Le Parlement s'est réuni deux fois en moins de deux semaines pour terminer la rédaction de cette loi critiquée à Washington et à Bruxelles ainsi que par les pro-démocrates à Hongkong, mais perçue par les médias d'État chinois comme un impératif de " sauvegarde de la sécurité nationale dans la région administrative spéciale de Hong Kong ". Un "organe de sécurité nationale", relevant du gouvernement central, devrait par ailleurs être institué à Hong Kong - une première. Cette loi est donc cruciale pour le pouvoir chinois.

Quelle sera la réaction des Hongkongais après le vote du texte? Une séance d'information serait prévue ce mardi pour les autres, avant de discuter de l'insertion des nouvelles mesures dans l'annexe III de la " Loi fondamentale", la mini-constitution de Hong Kong.

Échaudé par ces événements, Pékin a élaboré en quelques semaines un texte qui contourne le conseil législatif local, faisant craindre à l'opposition honkongaise un recul sans précédent des libertés dans la ville de 7,5 millions d'habitants. "Avec des pouvoirs étendus et une loi mal définie, la ville se transformera en un # étatdepolicesecrète", a gazouillé mardi Joshua Wong, l'une des figures du mouvement prodémocratie hongkongais.

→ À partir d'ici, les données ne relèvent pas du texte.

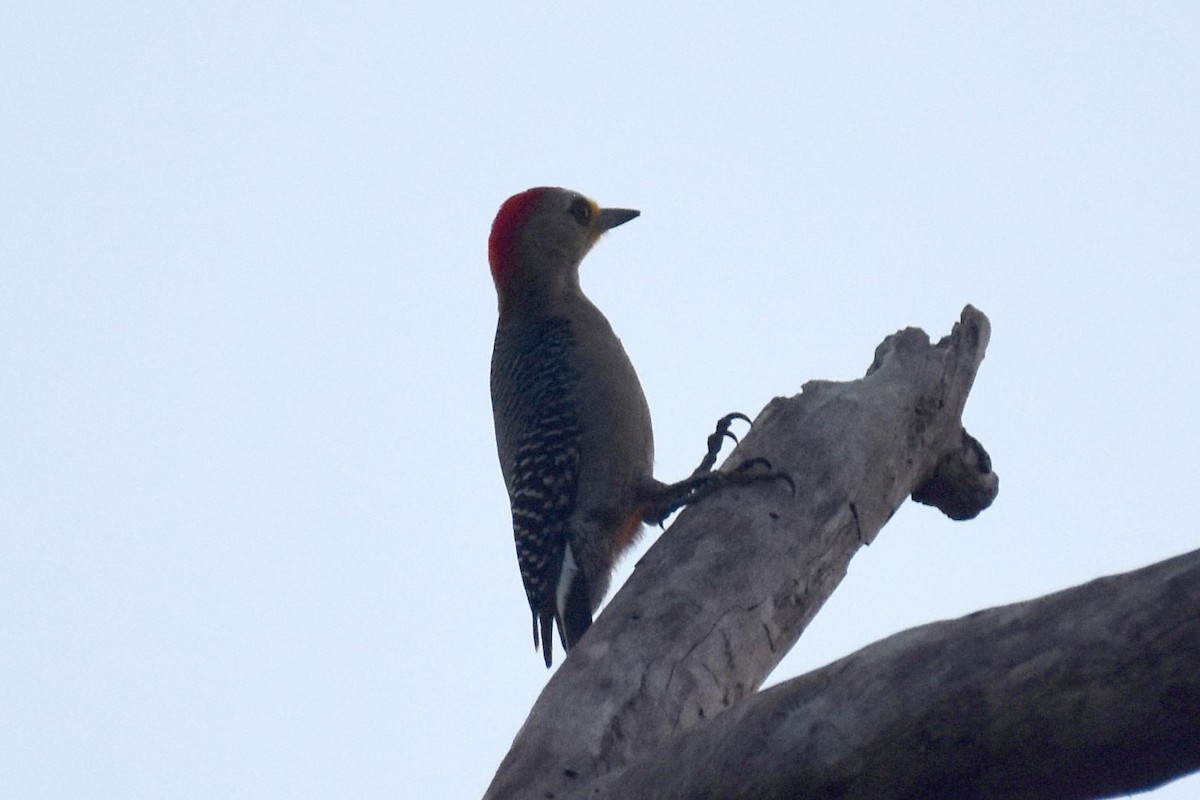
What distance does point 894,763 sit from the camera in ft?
9.13

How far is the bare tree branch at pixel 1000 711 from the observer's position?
8.27 feet

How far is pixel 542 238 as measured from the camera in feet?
27.7

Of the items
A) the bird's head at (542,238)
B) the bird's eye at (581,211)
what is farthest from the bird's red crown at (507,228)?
the bird's eye at (581,211)

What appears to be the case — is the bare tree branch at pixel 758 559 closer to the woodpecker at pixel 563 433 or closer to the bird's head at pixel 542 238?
the woodpecker at pixel 563 433

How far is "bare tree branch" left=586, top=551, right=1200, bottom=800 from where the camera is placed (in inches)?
99.3

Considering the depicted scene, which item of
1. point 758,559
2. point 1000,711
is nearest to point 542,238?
point 758,559

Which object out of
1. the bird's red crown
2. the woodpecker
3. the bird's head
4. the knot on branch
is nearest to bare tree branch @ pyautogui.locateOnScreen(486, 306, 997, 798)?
the knot on branch

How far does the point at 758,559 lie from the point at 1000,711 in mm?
2213

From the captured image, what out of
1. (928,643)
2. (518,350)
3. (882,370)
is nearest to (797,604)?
(882,370)

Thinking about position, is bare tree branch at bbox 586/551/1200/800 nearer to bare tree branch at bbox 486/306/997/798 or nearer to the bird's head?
bare tree branch at bbox 486/306/997/798

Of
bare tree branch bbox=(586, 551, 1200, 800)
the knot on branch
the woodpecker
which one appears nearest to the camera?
bare tree branch bbox=(586, 551, 1200, 800)

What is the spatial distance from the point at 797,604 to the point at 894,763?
215 cm

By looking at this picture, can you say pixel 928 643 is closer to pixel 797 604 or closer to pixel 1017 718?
pixel 1017 718

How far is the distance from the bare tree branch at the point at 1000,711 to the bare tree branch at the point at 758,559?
736 millimetres
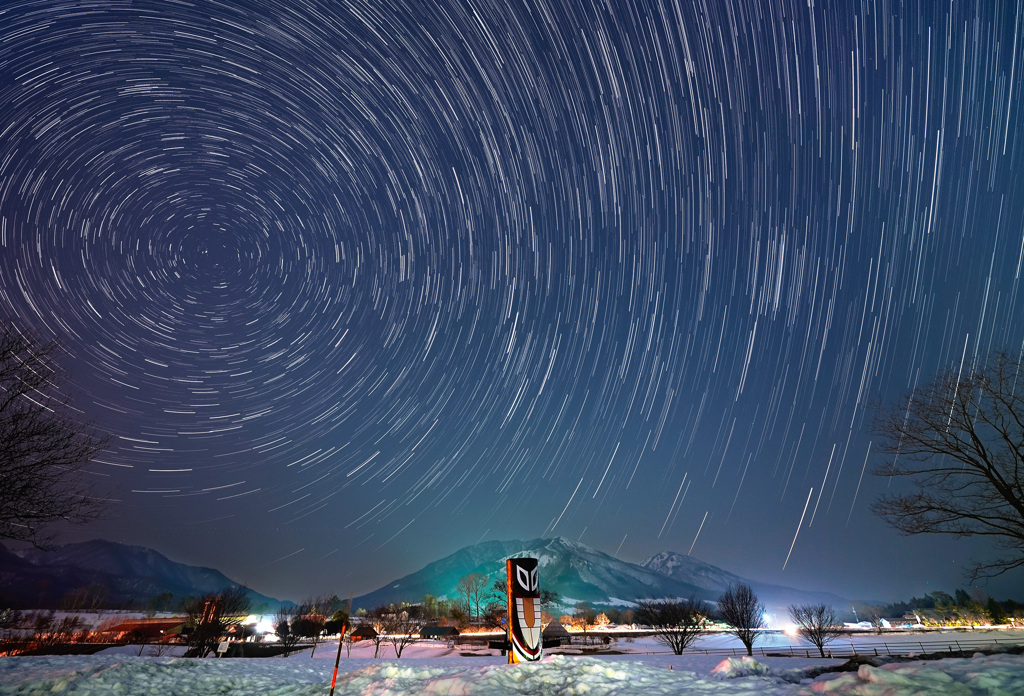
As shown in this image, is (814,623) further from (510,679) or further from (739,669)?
(510,679)

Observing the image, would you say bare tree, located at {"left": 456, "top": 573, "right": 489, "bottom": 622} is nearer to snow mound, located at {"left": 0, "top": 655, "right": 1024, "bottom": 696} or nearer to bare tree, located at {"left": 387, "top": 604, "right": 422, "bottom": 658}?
bare tree, located at {"left": 387, "top": 604, "right": 422, "bottom": 658}

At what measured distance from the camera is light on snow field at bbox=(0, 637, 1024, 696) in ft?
28.6

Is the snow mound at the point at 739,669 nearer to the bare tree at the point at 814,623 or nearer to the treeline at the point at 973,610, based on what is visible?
the bare tree at the point at 814,623

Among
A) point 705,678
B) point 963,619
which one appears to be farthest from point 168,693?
point 963,619

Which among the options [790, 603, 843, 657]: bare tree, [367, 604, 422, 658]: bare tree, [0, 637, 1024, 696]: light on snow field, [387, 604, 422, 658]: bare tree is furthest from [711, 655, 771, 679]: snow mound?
[367, 604, 422, 658]: bare tree

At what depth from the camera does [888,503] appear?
14.5 metres

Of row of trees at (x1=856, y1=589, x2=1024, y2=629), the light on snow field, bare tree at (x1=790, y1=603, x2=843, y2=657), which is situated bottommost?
row of trees at (x1=856, y1=589, x2=1024, y2=629)

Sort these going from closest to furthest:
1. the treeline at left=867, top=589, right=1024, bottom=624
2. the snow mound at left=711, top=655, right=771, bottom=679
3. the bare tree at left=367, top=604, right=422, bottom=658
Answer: the snow mound at left=711, top=655, right=771, bottom=679 → the bare tree at left=367, top=604, right=422, bottom=658 → the treeline at left=867, top=589, right=1024, bottom=624

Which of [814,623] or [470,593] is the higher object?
[814,623]

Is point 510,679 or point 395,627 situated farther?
point 395,627

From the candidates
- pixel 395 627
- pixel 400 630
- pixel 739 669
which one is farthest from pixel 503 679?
pixel 400 630

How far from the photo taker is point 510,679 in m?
14.5

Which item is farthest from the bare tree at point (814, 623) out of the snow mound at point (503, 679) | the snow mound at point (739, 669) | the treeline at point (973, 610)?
the treeline at point (973, 610)

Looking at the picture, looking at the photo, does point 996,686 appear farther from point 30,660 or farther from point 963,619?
point 963,619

"Cela marque la fin de Hong Kong tel que le monde la connaissait". Aux yeux du milliardaire républicain, il s'agit de faire comprendre à la Chine que Hong Kong, sans autonomie réelle, peut perdre sa prospérité et son attractivité, et donc son rôle de place financière mondiale si important pour l'économie chinoise tout entière.

"Invoquant la " sécurité nationale des États-Unis", le chef de la diplomatie américaine Mike Pompeo a décidé de mettre fin aux ventes d'équipement de défense sensible à Hong Kong pour éviter " qu'il tombe aux mains " de l'armée chinoise, " dont l'objectif premier est de préserver la dictature du Parti communiste chinois par tous les moyens nécessaires " selon lui.

Les États-Unis avaient annoncé dès vendredi des restrictions de visas pour les responsables chinois accusés de "remettre en cause" l'autonomie du territoire.

Le gouvernement américain va aussi " prendre des mesures pour imposer, s'agissant de Hong Kong, les mêmes restrictions sur les technologies américaines de défense et à double usage civil ou militaire qu'il impose pour la Chine ".

Depuis sa rétrocession, Hong Kong jouit d'une large autonomie par rapport à la Chine continentale, en vertu du principe "Un pays, deux systèmes".